Jamal Passalowongi

penulis adalah guru di SMAN 6 Barru Sulawesi Selatan...

Selengkapnya
Navigasi Web
POHON KERAMAT

POHON KERAMAT

Tidak ada jalan lain, harus dilakukan. Karena itu Solihin mengambil parang panjang itu, langkahnya mantap. Semua harus diakhiri di sini, dan sekarang juga. Tidak akan ada lagi masyarakat yang akan menyembahmu. Pohon besar kokoh berdiri di tengah desa itu adalah tujuan Solihin, sontak saja mereka yang sedang tirakatan di bawah pohon langsung berhamburan. Tanpa ba-bi-bu Solihin takbir “Allahu Akbar” ayunan parangnya pun menancap pada pohon besar itu. Kini seperti kesetanan Solihin menganyunkan parangnya berkali-kali ke arah pohon besar. Dan akhirnya dapat ditebak pohon besar itu hanya terluka kecil di sana-sini, tebasan Solihin tidak ada artinya dibandingkan kekarnya batang yang konon sudah ribuan tahun itu.

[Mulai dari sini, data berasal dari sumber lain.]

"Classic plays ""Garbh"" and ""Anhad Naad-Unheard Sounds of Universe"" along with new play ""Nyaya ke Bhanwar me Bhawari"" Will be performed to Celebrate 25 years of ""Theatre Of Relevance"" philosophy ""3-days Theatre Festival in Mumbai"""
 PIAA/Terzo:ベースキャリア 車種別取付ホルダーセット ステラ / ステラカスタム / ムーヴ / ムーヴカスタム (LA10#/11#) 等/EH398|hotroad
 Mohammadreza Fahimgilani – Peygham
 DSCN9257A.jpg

Solihin jatuh saikit. Bisik-bisik itu menyebar keseluruh desa. Desa gempar, beberapa penduduk mengaitkan sakitnya Solihin karena berani menebang pohon keramat di desa itu. Kesehatan Solihin semakin memburuk, sudah di bawah ke puskesmas terdekat namun dokter merasa Solihin secara fisik baik-baik saja, tidak ada luka, tidak ada asam urat, koleterol, atau darah tinggi, semua test normal, tetapi bahkan hanya untuk membuka matanya Solihin tak mampu, Ada apa dengan Solihin. Beberapa penduduk mendatangi istri Solihin suatu sore, mereka adalah dukun-dukun desa yang biasa melakukan sesajen pada pohon besar itu.

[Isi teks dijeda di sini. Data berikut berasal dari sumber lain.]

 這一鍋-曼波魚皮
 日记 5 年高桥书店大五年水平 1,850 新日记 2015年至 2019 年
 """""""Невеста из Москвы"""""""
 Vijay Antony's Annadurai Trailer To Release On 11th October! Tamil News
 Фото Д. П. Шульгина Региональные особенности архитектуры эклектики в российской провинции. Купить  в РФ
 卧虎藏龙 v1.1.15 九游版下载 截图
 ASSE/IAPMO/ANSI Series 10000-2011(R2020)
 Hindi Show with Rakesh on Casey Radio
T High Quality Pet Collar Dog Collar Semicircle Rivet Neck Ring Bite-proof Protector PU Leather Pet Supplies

Kabar bahwa Solihin sakit tidak biasanya memang sudah terdengar ketelinga mereka. Kini mereka datang menawarkan bantuan, agar Solihin di bawah ke pohon besar dan meminta maaf kepada “Mbha Gundu” penghuni pohon besar di tengah desa itu. Awalnya istri Solihin tidak percaya tetapi melihat kesehatan suaminya semakin memburuk, secara diam-diam istri Solihin meminta tolong pada beberapa orang penduduk untuk menandu Solihin yang sudah setengah payah itu. Mengetahui dirinya akan di bawah ke pohon krmata. Solihin berontak denga sisa tenaga yang ada, Solihin marah besar. Lebih baik mati daripada jatuh pada kesyirikan. Istrinya tak berdaya, Solihin tetap sakit. Dan masyarakat pun tenggelam dalam kesyirikan yang nyata.

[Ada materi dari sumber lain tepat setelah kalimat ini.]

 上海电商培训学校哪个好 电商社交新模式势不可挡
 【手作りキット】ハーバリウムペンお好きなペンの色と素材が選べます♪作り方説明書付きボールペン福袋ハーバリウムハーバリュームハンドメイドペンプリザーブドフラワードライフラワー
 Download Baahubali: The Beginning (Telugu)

Sampai suatu ketika, seorang dari kota datang membawa kabar, desa mereka akan dilewati jalur kereta api, semua masyarakat yang terkena pembebasan lahan akan diberikan ganti rugi yang akan menguntungkan semua orang. Pagi itu masyarakat berkumpul di balai desa, orang kota akan datang melakukan pengukuran tanah mereka. Beberapa rumah dan tanah berdiri di jalur kereta api, dan termasuk pohon besar di tengah desa. Semua menahan napas, masyakat menjadi riuh. Kepala desa menenangkan. Mereka tidak ingin pohon keramat itu ditebang, karena merupakan sumber kepercayaan desa. Tetapi tetap harus dilaksanakan. Siapa yang menentang akan berhadapan dengan pengadilan negara. Tentu saja masyarakat kecut. Tetapi beberapa orang rela mati untuk mempertahankan pohon itu, mereka adalah dukun-dukun desa yang akan kehilangan pekerjaan dan penghargaan desa. Buntu, perundingan buntu...

Bujukan terus dilakukan oleh pemerintah, bahkan akan dibuatkan pohon baru bila masyakat menginginkan. Tentu saja masyarakat tetap menolak. Tak ada yang selamat bila pohon itu ditebang, Mereka mencontohkan Solihin yang sakit karena berusaha menebang pohon kramat itu. Akhinrya pemerintah bersedia menanggung resiko bila ada hal-hal buruk terjadi bila pohon itu ditebang.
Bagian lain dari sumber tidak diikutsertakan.